Enough with the I told you sos! Back to our doughty heroes and heroines!
The poet Charles Reznikoff walked about twenty miles a day through the streets of Manhattan.
One Thomas J. Kean, age sixty-five, walked every street, avenue, alley, square, and court on Manhattan Island. It took him four years, during which he traversed 502 miles, comprising 3,022 city blocks. He walked the streets first, then the avenues, lastly Broadway.
b) Mutt and Jeff
Did you ever read Waiting for Godot?”
“No.”
“Did you ever read Rosencrantz and Guildenstern Are Dead?”
“No.”
“Did you ever read Kiss of the Spider Woman?”
“No.”
“Did you ever read—”
“Jeff, stop it. I’ve never read anything.”
“Some coders read.”
“Yeah that’s right. I’ve read The R Cookbook.
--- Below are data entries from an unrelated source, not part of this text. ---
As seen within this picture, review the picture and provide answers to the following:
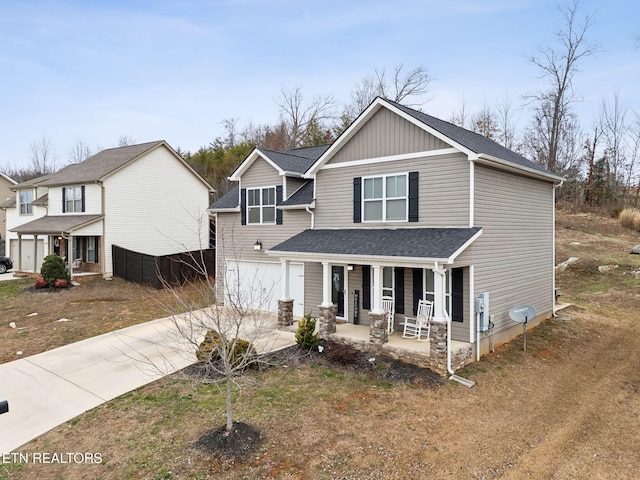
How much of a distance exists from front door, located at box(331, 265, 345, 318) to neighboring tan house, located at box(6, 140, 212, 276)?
11691mm

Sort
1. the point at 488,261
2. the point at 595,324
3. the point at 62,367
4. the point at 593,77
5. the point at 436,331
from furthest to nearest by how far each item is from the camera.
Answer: the point at 593,77 < the point at 595,324 < the point at 488,261 < the point at 62,367 < the point at 436,331

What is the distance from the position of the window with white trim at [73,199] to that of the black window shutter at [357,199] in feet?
63.5

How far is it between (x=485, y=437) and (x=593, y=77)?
110 feet

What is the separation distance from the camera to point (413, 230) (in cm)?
1173

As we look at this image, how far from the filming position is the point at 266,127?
42.4 metres

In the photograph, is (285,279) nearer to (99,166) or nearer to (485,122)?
(99,166)

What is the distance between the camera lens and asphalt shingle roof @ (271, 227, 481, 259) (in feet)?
33.2

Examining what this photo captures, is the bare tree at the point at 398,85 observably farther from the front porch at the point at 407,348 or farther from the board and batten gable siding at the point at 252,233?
the front porch at the point at 407,348

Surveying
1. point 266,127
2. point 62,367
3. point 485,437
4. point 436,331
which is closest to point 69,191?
point 62,367

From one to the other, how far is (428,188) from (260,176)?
715 centimetres

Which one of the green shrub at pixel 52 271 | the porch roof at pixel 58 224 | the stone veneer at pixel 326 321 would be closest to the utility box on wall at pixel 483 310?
the stone veneer at pixel 326 321

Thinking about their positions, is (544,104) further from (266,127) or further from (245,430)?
(245,430)

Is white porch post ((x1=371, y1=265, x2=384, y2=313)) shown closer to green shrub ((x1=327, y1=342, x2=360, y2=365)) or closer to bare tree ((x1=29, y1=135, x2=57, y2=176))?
green shrub ((x1=327, y1=342, x2=360, y2=365))

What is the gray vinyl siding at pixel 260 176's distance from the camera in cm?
1573
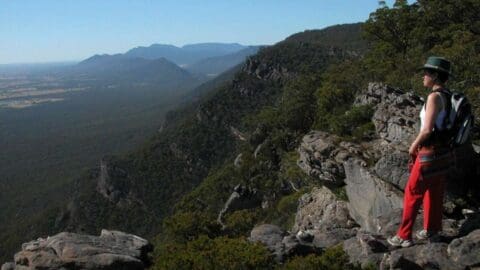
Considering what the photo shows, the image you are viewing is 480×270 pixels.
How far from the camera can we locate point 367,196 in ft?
45.9

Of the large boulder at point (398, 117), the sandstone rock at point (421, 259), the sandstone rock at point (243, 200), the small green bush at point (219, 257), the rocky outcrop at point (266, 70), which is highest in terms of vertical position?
the large boulder at point (398, 117)

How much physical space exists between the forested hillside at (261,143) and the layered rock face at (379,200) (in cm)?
49

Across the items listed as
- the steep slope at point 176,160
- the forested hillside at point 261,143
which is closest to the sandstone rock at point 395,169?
the forested hillside at point 261,143

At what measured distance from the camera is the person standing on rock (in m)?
8.48

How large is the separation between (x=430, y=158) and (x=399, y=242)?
176cm

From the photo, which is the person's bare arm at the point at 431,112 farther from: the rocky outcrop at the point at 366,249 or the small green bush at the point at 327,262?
the small green bush at the point at 327,262

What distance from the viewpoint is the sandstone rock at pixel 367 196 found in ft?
42.2

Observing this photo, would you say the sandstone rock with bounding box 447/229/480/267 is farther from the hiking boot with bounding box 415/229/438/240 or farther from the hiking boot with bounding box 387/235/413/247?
the hiking boot with bounding box 387/235/413/247

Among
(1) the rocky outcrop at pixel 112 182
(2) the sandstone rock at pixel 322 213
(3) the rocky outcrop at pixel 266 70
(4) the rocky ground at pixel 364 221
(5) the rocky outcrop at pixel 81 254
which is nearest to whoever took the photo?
(4) the rocky ground at pixel 364 221

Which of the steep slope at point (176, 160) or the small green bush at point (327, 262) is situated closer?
the small green bush at point (327, 262)

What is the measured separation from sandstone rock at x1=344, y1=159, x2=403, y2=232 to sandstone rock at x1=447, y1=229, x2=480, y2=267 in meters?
2.73

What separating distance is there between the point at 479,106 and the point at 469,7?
22255 millimetres

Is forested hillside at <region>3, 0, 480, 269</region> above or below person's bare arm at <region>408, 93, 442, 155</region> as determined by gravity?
below

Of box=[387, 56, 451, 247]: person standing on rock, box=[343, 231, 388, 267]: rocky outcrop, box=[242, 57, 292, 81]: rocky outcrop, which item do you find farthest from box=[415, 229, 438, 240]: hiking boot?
box=[242, 57, 292, 81]: rocky outcrop
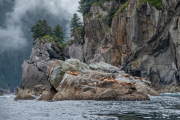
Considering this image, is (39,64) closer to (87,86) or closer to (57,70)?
(57,70)

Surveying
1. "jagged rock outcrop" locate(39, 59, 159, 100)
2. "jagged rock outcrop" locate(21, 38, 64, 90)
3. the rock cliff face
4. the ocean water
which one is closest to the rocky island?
the rock cliff face

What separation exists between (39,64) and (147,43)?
39884 mm

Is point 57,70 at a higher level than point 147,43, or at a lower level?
lower

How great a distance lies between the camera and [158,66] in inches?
2283

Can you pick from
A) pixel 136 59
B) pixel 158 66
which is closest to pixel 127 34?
pixel 136 59

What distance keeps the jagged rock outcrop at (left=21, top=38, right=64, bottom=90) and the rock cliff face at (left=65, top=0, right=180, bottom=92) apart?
2309cm

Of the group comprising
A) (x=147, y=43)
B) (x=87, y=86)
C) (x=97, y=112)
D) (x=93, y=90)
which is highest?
(x=147, y=43)

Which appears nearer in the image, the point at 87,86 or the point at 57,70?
the point at 87,86

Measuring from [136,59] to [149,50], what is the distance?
14.3 ft

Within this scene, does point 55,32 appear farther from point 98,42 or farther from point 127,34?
point 127,34

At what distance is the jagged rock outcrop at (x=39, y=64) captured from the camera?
246ft

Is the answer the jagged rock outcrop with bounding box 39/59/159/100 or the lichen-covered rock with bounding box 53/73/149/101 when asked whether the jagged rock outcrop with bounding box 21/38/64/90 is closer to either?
the jagged rock outcrop with bounding box 39/59/159/100

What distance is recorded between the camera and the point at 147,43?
57.1 metres

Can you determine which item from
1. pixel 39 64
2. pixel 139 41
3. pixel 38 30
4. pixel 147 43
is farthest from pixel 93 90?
pixel 38 30
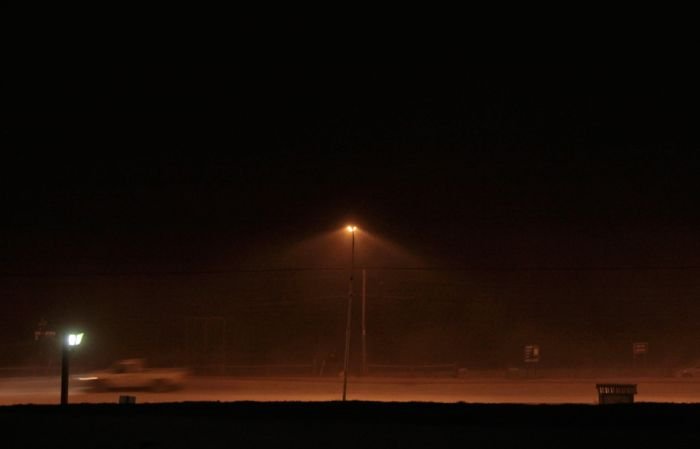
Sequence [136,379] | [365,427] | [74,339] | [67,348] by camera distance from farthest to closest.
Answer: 1. [136,379]
2. [74,339]
3. [67,348]
4. [365,427]

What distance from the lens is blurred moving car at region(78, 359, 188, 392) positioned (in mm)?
36969

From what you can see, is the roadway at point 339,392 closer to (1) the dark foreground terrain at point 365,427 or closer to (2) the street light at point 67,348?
(2) the street light at point 67,348

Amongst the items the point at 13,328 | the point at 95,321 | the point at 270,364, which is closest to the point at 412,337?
the point at 270,364

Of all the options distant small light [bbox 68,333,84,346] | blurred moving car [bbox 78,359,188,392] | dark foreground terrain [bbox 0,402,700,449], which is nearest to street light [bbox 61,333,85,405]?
distant small light [bbox 68,333,84,346]

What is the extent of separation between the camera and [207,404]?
16.0m

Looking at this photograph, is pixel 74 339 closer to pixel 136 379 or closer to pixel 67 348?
pixel 67 348

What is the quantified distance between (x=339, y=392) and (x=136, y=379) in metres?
8.05

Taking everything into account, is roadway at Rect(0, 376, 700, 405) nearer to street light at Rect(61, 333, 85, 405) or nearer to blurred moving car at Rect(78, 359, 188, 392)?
blurred moving car at Rect(78, 359, 188, 392)

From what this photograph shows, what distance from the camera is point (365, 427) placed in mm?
12344

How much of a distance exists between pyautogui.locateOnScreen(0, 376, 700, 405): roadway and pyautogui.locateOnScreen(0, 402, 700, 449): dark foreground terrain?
16.0 metres

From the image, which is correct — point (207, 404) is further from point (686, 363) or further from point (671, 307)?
point (671, 307)

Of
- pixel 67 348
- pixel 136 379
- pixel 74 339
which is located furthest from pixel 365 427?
pixel 136 379

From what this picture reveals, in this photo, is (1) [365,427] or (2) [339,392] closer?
(1) [365,427]

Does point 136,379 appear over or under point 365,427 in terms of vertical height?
over
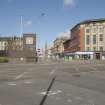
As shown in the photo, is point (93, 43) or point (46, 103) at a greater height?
point (93, 43)

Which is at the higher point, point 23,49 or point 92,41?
point 92,41

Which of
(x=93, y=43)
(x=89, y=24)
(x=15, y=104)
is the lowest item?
(x=15, y=104)

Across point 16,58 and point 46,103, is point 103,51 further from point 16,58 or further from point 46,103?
point 46,103

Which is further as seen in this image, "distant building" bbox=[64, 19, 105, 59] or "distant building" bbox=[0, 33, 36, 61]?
"distant building" bbox=[64, 19, 105, 59]

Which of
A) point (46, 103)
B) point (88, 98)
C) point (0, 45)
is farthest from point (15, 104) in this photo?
point (0, 45)

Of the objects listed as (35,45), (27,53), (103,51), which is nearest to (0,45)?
(35,45)

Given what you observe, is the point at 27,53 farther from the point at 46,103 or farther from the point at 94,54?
the point at 46,103

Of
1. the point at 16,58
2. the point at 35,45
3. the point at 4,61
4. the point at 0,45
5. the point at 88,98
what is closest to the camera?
the point at 88,98

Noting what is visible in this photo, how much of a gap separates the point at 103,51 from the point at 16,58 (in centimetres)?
4452

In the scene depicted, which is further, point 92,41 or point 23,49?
point 92,41

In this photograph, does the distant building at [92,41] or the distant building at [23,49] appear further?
the distant building at [92,41]

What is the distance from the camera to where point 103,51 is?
411ft

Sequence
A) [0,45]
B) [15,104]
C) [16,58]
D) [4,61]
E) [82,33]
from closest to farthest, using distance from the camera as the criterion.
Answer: [15,104]
[4,61]
[16,58]
[82,33]
[0,45]

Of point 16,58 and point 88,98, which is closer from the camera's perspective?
point 88,98
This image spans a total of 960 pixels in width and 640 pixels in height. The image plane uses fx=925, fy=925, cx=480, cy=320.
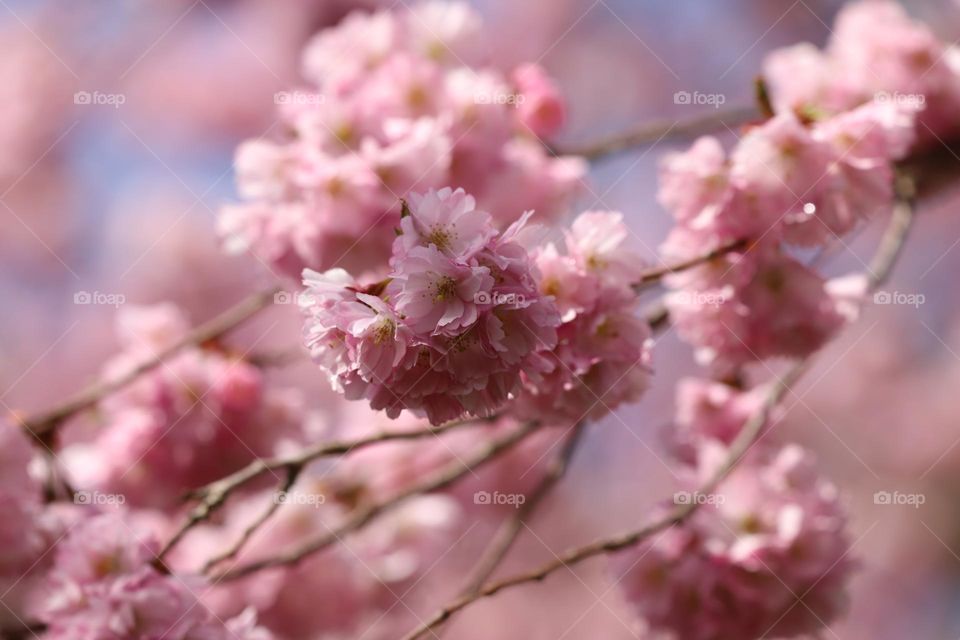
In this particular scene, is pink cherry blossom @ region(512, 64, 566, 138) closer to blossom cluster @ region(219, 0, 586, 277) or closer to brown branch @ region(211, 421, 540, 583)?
blossom cluster @ region(219, 0, 586, 277)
Also, Everything You Always Wanted to Know about R. Also, R for Dummies.”
“I don’t like R.”
“That’s why I had to read so much about it.”
“I don’t see why. We don’t use R very much.”
“I use it to help figure out what we’re doing.”
“We know what we’re doing.”
“You know. Or you knew. I myself am not so sure. And here we are, so how much did you know, really?”
“I don’t know.”
“There you have it.”
“Look, R was never going to explain to me what I didn’t know that ended us up here. That I know.”
“You don’t know.”
Jeff shook his head. “I can’t believe you haven’t read Waiting for Godot.”
“Godot was a coder, I take it.”
“Yes, I think that’s right. They never really found out. People usually assume Godot was God. Like someone says, It’s God, and someone else says, Oh! and then you put that together and it’s God—Oh, and then you put a French accent on it.”